**Aim**
Convert the part of the rows below that opens with the line containing "From the photograph" and closes with the line containing "8706 centimetres", both included, into a Markdown table with columns No. and Line. Number each line in order and skip blank lines.

**Excerpted data**
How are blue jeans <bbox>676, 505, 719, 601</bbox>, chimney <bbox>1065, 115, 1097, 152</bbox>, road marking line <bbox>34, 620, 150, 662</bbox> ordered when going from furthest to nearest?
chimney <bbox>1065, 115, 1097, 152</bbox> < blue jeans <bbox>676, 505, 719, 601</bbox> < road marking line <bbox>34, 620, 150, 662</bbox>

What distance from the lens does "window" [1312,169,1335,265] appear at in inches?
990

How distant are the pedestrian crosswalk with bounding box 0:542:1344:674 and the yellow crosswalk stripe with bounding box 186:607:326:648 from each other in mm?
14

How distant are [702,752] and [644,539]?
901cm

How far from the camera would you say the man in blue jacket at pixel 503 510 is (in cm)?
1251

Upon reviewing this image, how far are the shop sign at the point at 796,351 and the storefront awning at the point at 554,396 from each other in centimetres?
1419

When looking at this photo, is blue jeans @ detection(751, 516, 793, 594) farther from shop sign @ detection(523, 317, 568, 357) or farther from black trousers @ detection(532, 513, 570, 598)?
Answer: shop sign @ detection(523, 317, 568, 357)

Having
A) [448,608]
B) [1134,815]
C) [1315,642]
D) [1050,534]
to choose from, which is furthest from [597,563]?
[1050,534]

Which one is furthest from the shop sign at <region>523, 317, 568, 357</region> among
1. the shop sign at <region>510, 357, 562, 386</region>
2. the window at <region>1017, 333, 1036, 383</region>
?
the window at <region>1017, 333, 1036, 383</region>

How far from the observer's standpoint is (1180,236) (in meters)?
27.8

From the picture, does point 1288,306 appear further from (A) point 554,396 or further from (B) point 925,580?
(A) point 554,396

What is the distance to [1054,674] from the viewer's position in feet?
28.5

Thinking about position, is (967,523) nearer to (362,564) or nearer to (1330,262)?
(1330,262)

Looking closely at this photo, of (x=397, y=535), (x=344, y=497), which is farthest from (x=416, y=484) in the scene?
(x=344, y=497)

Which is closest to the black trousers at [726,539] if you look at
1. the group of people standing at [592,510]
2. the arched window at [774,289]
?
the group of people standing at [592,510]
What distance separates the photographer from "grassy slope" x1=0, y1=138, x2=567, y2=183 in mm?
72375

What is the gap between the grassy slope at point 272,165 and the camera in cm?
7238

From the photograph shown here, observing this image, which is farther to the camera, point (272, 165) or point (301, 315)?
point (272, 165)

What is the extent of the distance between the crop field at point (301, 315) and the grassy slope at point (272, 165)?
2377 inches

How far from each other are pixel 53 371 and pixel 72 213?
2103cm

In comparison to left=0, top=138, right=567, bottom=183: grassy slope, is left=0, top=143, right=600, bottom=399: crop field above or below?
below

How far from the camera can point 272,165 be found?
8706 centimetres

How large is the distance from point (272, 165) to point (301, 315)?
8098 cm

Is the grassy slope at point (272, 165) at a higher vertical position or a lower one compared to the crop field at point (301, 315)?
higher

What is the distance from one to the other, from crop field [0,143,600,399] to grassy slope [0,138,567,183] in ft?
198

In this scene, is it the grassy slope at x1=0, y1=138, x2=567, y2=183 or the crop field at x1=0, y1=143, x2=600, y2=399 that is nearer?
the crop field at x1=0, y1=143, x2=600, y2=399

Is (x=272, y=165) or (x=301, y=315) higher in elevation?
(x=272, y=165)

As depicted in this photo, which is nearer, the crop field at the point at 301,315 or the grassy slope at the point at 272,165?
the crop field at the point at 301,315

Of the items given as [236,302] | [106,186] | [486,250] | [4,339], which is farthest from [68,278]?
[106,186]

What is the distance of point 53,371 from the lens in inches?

**Result of the exercise**
| No. | Line |
|---|---|
| 1 | From the photograph shown here, observing this image, which is farther to the camera, point (272, 165) or point (301, 315)? |
| 2 | point (272, 165) |
| 3 | What is the extent of the distance between the crop field at point (301, 315) and the grassy slope at point (272, 165)? |
| 4 | 2377 inches |
| 5 | How far from each other are pixel 53 371 and pixel 72 213? |
| 6 | 2103cm |
| 7 | In comparison to left=0, top=138, right=567, bottom=183: grassy slope, is left=0, top=143, right=600, bottom=399: crop field above or below? |
| 8 | below |
| 9 | How far from the camera can point 272,165 be found? |
| 10 | 8706 centimetres |